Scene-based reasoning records

* Start *

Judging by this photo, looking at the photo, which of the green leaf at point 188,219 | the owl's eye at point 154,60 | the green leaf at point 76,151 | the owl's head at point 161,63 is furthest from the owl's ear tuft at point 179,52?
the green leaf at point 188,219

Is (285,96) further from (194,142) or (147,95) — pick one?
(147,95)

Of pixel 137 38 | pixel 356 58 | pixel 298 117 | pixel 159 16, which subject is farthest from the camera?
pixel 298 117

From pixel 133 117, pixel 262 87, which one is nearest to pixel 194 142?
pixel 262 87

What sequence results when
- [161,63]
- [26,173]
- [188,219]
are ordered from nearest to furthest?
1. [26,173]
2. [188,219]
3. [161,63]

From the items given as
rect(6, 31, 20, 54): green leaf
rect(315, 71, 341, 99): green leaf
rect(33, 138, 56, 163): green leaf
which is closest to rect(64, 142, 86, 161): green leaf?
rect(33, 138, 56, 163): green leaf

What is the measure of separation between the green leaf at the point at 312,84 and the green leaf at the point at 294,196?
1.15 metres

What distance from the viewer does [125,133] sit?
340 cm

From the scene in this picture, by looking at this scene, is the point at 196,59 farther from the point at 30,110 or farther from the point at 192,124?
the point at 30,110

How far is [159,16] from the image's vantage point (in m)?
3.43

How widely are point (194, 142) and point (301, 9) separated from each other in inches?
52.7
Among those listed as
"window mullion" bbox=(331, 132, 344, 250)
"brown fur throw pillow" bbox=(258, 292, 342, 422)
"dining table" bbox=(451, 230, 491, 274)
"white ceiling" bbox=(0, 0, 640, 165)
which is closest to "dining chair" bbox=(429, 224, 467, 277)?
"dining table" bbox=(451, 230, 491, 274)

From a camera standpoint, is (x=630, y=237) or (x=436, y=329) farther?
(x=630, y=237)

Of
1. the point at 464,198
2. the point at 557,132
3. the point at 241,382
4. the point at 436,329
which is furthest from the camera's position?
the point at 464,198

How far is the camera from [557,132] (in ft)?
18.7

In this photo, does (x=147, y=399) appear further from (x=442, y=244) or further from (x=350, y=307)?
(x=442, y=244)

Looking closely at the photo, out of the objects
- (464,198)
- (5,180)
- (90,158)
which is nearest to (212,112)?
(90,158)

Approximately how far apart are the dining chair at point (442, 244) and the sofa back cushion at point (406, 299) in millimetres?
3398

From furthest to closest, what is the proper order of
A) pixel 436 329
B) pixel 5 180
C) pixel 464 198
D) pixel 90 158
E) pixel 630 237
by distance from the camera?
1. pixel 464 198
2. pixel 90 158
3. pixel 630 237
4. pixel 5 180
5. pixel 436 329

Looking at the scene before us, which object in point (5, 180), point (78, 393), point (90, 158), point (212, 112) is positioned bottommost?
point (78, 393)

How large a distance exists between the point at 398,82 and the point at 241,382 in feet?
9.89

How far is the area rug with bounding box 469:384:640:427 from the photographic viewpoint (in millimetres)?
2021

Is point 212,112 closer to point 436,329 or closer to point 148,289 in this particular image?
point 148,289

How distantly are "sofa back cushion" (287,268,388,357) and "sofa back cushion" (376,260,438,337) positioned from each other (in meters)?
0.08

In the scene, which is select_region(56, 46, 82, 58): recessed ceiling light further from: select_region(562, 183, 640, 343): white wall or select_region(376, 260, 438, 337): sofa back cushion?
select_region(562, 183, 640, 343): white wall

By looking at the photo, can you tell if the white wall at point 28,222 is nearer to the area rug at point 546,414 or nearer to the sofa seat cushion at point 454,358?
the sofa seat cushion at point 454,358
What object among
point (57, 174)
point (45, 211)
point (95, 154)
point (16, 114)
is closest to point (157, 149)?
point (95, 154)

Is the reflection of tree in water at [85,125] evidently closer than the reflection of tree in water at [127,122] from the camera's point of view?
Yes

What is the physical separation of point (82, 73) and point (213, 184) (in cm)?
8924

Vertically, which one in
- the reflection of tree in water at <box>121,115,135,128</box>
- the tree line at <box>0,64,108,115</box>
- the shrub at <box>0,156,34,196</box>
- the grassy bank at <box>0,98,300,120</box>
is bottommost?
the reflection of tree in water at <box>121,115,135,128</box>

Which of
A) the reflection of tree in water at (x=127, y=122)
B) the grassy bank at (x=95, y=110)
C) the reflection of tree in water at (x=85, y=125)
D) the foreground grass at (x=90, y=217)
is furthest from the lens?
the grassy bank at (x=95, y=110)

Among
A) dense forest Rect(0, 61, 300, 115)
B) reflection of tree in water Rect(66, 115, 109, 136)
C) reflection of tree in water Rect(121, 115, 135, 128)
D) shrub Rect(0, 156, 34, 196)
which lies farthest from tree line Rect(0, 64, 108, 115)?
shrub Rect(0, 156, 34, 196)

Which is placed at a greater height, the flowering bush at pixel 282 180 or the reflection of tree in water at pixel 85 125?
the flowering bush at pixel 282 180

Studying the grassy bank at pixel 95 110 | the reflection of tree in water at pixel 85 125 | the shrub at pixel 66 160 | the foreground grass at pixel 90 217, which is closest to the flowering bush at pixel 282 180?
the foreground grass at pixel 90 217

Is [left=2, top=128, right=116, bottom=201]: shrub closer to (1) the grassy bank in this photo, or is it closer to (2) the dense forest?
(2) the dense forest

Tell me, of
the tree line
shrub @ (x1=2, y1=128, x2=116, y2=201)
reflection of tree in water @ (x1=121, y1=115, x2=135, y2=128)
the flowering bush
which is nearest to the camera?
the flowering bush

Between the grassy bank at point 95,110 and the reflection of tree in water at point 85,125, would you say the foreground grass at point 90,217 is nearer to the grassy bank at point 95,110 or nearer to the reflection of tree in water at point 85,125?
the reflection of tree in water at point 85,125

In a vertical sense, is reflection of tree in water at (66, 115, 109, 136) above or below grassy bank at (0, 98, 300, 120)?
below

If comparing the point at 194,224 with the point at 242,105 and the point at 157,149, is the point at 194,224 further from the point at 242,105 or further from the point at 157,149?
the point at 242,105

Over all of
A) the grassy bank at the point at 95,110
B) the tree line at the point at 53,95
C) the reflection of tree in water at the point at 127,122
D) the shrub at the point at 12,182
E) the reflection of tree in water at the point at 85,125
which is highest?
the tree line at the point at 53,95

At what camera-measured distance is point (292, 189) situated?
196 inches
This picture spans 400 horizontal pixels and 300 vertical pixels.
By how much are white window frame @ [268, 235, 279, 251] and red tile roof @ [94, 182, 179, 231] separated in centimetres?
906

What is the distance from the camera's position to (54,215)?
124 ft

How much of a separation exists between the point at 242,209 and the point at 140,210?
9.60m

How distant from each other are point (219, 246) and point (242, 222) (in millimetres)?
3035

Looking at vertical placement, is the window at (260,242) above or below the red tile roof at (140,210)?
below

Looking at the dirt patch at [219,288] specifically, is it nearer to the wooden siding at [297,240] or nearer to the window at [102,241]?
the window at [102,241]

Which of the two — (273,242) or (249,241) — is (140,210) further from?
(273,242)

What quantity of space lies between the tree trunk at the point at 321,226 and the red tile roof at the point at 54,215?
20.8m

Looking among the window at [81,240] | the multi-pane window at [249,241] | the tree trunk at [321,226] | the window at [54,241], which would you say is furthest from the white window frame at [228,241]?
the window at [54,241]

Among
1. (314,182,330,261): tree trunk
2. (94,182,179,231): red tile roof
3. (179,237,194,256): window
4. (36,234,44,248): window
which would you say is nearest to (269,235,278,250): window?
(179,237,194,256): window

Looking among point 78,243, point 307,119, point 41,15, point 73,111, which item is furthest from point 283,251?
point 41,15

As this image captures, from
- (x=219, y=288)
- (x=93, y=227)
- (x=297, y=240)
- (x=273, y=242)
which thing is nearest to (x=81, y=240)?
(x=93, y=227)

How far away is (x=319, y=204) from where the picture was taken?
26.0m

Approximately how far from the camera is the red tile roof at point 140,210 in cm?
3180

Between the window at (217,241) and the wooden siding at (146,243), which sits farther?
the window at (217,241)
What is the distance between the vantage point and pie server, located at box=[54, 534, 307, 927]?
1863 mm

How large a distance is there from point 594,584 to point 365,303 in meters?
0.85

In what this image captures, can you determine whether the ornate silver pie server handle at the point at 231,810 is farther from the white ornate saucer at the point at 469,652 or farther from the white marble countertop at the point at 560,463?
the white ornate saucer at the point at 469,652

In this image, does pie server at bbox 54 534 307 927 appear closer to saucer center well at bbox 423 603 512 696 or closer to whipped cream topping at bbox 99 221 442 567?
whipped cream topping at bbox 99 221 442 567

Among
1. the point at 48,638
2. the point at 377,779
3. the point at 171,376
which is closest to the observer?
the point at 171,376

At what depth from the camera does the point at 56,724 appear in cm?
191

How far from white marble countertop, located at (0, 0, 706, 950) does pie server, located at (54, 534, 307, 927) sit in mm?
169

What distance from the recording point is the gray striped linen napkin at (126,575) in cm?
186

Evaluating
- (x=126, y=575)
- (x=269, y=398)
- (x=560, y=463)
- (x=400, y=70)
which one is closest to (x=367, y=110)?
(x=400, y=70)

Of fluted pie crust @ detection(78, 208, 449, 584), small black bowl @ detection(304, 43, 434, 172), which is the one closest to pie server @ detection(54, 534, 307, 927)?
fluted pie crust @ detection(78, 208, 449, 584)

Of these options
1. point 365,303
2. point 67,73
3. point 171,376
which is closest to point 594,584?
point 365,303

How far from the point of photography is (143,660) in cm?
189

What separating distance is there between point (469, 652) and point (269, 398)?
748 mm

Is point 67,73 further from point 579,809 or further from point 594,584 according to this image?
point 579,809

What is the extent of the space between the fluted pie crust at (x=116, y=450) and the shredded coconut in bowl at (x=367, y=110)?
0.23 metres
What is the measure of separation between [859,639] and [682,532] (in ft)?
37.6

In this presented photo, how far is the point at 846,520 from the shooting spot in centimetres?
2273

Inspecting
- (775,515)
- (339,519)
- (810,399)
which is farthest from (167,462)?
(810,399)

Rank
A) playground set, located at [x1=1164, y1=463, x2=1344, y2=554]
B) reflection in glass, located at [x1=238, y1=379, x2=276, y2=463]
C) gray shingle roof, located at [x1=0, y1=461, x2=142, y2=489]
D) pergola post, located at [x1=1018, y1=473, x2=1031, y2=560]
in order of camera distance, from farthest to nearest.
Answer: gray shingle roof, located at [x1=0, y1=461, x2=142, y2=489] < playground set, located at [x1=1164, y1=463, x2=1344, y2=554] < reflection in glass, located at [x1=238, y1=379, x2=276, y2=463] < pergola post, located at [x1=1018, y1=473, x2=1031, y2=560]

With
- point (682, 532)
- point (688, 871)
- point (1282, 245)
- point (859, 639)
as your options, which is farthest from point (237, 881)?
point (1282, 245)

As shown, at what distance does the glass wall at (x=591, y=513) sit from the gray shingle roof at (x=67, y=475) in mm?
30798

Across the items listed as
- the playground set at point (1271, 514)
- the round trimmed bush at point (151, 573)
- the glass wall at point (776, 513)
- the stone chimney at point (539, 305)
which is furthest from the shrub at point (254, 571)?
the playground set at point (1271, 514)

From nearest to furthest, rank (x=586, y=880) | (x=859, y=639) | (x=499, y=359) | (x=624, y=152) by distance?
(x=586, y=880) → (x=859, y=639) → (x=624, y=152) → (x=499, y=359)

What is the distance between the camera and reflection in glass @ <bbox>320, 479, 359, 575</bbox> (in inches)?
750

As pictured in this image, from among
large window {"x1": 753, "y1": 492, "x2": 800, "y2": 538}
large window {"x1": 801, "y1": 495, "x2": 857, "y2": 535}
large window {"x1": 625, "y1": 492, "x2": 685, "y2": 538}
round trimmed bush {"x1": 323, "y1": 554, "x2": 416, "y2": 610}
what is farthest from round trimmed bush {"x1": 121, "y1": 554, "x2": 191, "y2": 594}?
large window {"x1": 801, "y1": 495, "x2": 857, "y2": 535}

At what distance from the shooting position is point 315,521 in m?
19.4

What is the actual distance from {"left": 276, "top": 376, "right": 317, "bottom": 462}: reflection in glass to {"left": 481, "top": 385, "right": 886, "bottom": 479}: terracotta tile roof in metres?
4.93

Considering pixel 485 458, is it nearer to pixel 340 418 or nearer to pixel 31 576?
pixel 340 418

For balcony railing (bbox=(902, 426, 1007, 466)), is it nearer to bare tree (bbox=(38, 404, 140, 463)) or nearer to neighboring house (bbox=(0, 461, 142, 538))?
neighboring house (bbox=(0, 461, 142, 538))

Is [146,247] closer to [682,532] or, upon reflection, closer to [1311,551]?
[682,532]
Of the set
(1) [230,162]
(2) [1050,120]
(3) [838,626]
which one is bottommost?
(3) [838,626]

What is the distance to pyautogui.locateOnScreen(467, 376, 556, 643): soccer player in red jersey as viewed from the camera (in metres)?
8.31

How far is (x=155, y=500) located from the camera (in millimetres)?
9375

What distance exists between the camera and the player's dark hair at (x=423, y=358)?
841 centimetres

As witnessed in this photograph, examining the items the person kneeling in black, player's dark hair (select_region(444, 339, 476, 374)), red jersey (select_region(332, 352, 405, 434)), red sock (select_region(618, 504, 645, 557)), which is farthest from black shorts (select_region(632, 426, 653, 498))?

* End *

» **EXERCISE GOAL**:
Find "What is the distance between the camera" in the data above, then repeat that line and all lines after it exactly, ending with the final line.

» **REPLY**:
What is the distance between the camera and reflection in glass @ <bbox>320, 479, 359, 575</bbox> (in inches)?
750

As pictured in this image, from among
large window {"x1": 753, "y1": 492, "x2": 800, "y2": 538}
large window {"x1": 801, "y1": 495, "x2": 857, "y2": 535}
large window {"x1": 625, "y1": 492, "x2": 685, "y2": 538}
round trimmed bush {"x1": 323, "y1": 554, "x2": 416, "y2": 610}
what is farthest from round trimmed bush {"x1": 121, "y1": 554, "x2": 191, "y2": 594}?
large window {"x1": 801, "y1": 495, "x2": 857, "y2": 535}

At what distance from the shooting position is point 315,521 in m?
19.4

What is the actual distance from {"left": 276, "top": 376, "right": 317, "bottom": 462}: reflection in glass to {"left": 481, "top": 385, "right": 886, "bottom": 479}: terracotta tile roof in metres?
4.93

Considering pixel 485 458, is it nearer to pixel 340 418 or nearer to pixel 31 576?
pixel 340 418

For balcony railing (bbox=(902, 426, 1007, 466)), is it nearer to bare tree (bbox=(38, 404, 140, 463)) or nearer to neighboring house (bbox=(0, 461, 142, 538))?
neighboring house (bbox=(0, 461, 142, 538))

Is [146,247] closer to [682,532] or, upon reflection, closer to [1311,551]?
[682,532]
Of the set
(1) [230,162]
(2) [1050,120]
(3) [838,626]
which one is bottommost?
(3) [838,626]

What is the distance to pyautogui.locateOnScreen(467, 376, 556, 643): soccer player in red jersey as viewed from the camera (in metres)?
8.31

How far is (x=155, y=500) located from the camera (in millimetres)?
9375

What distance exists between the camera and the player's dark hair at (x=423, y=358)?
841 centimetres

As witnessed in this photograph, examining the items the person kneeling in black, player's dark hair (select_region(444, 339, 476, 374)), red jersey (select_region(332, 352, 405, 434)), red sock (select_region(618, 504, 645, 557)), which is farthest from black shorts (select_region(632, 426, 653, 498))?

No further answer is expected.